Design a Distributed Web Crawler

#Introduction

The interviewer says: "Design a web crawler."

You think, "Just fetch pages and follow links." Then they follow up: "How do you crawl 1 billion pages without re-visiting the same URL twice? How do you respect rate limits across 100 million domains? What happens when DNS resolution becomes a bottleneck?"

And now you realize this isn't about HTTP requests. It's about graph traversal, Bloom filters for URL deduplication, DNS resolution at scale, and distributed work coordination.
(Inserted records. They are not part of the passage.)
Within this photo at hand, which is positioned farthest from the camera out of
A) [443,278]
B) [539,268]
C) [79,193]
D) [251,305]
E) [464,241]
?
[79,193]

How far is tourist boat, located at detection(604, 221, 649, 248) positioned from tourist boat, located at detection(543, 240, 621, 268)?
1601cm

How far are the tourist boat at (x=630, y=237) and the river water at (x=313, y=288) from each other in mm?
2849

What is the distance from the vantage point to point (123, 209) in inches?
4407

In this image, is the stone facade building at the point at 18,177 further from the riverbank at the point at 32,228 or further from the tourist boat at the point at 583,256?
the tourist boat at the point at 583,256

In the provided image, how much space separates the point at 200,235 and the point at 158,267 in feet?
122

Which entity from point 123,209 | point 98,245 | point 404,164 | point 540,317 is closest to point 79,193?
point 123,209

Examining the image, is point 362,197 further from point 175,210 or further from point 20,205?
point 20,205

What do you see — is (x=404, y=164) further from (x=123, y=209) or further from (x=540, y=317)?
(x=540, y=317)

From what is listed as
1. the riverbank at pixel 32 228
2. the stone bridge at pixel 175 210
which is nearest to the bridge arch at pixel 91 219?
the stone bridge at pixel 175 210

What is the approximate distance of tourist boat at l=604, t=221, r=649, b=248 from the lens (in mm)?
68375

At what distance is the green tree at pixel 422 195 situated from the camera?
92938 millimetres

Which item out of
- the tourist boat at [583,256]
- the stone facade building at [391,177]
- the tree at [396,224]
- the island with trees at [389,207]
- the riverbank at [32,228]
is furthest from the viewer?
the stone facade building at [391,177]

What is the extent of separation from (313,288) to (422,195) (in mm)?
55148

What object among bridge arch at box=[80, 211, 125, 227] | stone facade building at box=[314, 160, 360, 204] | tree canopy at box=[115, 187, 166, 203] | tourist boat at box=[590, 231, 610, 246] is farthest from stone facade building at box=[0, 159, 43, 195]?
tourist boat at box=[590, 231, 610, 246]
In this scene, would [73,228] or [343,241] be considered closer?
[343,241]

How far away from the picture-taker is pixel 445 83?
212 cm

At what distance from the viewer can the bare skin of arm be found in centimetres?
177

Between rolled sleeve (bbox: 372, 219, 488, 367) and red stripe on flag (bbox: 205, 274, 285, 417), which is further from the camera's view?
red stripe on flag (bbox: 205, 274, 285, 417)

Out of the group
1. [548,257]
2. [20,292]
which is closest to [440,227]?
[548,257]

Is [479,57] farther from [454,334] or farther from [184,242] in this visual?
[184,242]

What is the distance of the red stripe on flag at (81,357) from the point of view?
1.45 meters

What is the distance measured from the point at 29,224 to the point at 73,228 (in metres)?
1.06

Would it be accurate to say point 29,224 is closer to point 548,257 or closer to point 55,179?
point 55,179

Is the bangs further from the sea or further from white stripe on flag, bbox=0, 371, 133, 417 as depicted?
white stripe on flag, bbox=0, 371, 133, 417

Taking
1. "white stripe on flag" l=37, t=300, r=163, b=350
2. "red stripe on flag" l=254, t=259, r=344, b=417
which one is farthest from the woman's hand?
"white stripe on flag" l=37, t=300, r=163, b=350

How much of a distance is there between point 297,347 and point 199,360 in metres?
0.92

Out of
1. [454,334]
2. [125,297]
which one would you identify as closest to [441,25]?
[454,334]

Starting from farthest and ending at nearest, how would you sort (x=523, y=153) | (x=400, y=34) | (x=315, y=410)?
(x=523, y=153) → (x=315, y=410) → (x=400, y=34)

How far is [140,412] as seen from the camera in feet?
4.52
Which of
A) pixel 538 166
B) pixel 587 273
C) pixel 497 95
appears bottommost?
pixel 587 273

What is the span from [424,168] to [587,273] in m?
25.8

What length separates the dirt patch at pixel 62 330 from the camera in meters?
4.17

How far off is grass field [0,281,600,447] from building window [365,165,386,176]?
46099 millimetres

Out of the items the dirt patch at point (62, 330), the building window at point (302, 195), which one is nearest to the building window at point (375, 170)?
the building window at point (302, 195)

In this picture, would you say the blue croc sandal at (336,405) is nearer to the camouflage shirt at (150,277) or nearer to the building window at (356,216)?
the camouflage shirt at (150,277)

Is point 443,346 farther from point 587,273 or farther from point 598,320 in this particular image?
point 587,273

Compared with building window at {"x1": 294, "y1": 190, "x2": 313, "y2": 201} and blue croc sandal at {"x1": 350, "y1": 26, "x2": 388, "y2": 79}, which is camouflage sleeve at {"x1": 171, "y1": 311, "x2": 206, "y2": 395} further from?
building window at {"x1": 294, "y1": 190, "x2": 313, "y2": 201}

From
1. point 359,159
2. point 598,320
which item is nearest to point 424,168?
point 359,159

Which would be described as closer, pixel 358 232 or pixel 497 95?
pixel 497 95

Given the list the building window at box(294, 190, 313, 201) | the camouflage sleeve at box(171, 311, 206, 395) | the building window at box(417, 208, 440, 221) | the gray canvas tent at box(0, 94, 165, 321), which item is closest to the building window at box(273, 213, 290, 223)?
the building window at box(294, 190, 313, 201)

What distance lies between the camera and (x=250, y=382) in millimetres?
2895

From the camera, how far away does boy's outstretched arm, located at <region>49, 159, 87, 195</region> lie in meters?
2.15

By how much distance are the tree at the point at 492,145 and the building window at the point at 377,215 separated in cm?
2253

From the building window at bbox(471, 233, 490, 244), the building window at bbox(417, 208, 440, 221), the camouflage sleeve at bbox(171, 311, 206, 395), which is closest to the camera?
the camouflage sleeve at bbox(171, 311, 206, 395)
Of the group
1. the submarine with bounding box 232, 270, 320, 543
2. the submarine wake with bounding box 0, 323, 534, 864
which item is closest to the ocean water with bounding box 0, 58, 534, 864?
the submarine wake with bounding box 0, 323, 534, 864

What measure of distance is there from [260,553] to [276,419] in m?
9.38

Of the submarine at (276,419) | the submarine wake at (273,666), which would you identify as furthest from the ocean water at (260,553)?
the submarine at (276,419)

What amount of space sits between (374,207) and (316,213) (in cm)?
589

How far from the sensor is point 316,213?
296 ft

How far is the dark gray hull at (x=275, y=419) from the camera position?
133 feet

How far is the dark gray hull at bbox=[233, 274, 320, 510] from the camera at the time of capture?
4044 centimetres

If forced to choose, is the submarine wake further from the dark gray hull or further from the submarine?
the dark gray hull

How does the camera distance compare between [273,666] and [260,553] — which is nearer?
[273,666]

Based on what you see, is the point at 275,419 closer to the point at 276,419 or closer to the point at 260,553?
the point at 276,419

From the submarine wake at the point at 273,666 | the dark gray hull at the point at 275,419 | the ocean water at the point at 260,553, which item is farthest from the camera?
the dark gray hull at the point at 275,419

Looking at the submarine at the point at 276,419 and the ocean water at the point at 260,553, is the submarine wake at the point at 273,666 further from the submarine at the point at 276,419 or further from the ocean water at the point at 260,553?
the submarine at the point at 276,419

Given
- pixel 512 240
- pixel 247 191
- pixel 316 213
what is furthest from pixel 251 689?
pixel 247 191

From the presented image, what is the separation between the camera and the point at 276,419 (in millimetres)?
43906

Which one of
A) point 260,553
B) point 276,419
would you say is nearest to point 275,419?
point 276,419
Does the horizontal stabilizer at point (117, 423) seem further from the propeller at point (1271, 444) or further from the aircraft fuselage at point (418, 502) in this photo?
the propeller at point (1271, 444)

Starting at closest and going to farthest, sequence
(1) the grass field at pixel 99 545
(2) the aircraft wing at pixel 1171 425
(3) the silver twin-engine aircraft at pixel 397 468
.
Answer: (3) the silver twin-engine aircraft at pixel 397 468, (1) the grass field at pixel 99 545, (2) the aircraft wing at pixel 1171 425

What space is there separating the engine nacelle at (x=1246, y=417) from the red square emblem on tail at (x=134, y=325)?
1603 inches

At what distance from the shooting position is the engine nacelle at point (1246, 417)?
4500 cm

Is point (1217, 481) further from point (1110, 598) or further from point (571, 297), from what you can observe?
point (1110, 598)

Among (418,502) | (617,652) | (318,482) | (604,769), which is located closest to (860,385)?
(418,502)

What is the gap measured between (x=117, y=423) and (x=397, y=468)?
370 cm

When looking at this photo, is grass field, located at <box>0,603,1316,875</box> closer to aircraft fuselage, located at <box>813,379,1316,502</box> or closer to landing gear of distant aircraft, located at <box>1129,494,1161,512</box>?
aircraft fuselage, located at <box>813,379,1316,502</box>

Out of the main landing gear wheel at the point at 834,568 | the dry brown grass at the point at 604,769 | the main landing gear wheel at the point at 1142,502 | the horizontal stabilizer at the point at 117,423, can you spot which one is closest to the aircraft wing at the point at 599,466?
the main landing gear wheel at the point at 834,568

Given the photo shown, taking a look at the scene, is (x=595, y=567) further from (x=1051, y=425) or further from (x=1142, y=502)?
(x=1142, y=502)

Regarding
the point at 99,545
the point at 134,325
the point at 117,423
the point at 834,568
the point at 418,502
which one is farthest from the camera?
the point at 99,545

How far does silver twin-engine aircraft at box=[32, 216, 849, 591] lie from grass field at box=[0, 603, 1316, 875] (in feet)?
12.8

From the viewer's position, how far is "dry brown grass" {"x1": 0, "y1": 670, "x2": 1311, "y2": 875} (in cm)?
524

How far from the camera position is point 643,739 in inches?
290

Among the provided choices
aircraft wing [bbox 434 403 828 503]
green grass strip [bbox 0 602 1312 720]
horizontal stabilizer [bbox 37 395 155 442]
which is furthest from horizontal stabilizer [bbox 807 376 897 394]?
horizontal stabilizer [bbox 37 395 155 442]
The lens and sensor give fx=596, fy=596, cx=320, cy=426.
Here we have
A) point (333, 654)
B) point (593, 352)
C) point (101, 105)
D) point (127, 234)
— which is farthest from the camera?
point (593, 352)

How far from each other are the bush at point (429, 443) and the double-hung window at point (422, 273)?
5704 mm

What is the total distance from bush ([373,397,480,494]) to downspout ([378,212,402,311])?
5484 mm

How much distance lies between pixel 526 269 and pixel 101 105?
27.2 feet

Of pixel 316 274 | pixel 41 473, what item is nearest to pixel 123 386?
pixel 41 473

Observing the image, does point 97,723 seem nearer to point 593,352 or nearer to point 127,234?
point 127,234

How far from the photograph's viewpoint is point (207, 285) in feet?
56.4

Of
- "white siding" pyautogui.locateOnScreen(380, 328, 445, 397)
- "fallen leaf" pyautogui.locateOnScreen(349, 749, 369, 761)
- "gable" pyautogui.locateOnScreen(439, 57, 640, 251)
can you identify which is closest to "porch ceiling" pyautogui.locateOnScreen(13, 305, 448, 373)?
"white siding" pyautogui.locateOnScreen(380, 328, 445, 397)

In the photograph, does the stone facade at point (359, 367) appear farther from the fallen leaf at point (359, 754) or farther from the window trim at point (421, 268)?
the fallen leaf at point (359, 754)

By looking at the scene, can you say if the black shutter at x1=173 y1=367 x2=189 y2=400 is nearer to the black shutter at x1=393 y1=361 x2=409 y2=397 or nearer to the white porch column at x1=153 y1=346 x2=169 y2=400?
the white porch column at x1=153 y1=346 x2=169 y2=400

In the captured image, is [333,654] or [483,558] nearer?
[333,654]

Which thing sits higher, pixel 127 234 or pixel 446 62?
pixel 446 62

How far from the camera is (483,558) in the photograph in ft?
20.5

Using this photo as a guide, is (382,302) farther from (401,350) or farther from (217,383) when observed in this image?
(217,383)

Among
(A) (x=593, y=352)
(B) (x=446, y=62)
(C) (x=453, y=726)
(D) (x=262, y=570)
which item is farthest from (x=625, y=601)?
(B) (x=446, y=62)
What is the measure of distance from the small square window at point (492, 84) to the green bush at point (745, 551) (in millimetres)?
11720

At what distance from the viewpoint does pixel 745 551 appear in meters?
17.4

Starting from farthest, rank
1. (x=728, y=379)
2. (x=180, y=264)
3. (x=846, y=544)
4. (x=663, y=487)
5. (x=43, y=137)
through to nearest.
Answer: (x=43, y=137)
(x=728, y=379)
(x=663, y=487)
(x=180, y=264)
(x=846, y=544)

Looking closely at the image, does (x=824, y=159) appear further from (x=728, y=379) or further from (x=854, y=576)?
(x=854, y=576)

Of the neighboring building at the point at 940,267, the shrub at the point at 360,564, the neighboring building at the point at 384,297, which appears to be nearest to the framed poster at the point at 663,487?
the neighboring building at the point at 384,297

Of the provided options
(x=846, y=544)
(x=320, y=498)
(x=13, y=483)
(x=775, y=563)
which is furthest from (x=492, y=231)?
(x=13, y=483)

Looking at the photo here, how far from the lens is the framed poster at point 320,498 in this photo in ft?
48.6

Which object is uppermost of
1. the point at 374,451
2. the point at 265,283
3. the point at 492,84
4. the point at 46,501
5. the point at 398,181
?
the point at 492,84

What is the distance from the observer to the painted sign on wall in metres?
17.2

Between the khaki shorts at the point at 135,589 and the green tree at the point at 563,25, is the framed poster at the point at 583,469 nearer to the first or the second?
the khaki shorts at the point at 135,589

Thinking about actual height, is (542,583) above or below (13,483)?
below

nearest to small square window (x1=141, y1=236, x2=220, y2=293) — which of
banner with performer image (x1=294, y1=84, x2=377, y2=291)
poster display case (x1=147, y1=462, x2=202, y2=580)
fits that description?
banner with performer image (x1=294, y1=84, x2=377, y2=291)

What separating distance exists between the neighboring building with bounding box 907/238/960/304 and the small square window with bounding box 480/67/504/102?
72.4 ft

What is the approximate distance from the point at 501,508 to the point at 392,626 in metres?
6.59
A web crawler combines breadth-first search over the internet's link graph with politeness policies, priority scheduling, and fault-tolerant distributed workers.

Here's how to design a distributed web crawler that's fast, polite, and scales to billions of pages.

#Functional Requirements

1. Crawl web pages via BFS

Starting from a set of seed URLs, the crawler discovers and fetches web pages by following hyperlinks
Uses breadth-first search to explore the web graph layer by layer, prioritizing pages closer to seed URLs
The URL frontier (crawl queue) holds discovered but not-yet-fetched URLs
Multiple distributed workers dequeue URLs and fetch pages in parallel
Extracted links are normalized and added back to the frontier for future crawling

2. URL deduplication

Before adding a URL to the frontier, check if it has already been crawled or is already in the queue
Uses a Bloom filter for space-efficient membership testing -- 10 billion URLs can be tracked in ~12 GB of memory instead of ~1 TB in a hash set
URL normalization removes fragments, resolves relative paths, lowercases the hostname, and sorts query parameters to prevent duplicate entries for the same page
Occasional false positives (skipping an uncrawled URL) are acceptable; false negatives (re-crawling the same URL) are not

3. HTML parsing and link extraction

After fetching a page, parse the HTML to extract all hyperlinks (<a href> tags)
Also extract metadata: page title, content type, language, robots meta tags
Store the raw HTML content and extracted metadata for downstream indexing
Respect robots.txt rules and <meta name="robots"> directives

That's the core. A web crawler answers: "What page should I fetch next?", "Have I already fetched this?", and "What new URLs did this page reveal?"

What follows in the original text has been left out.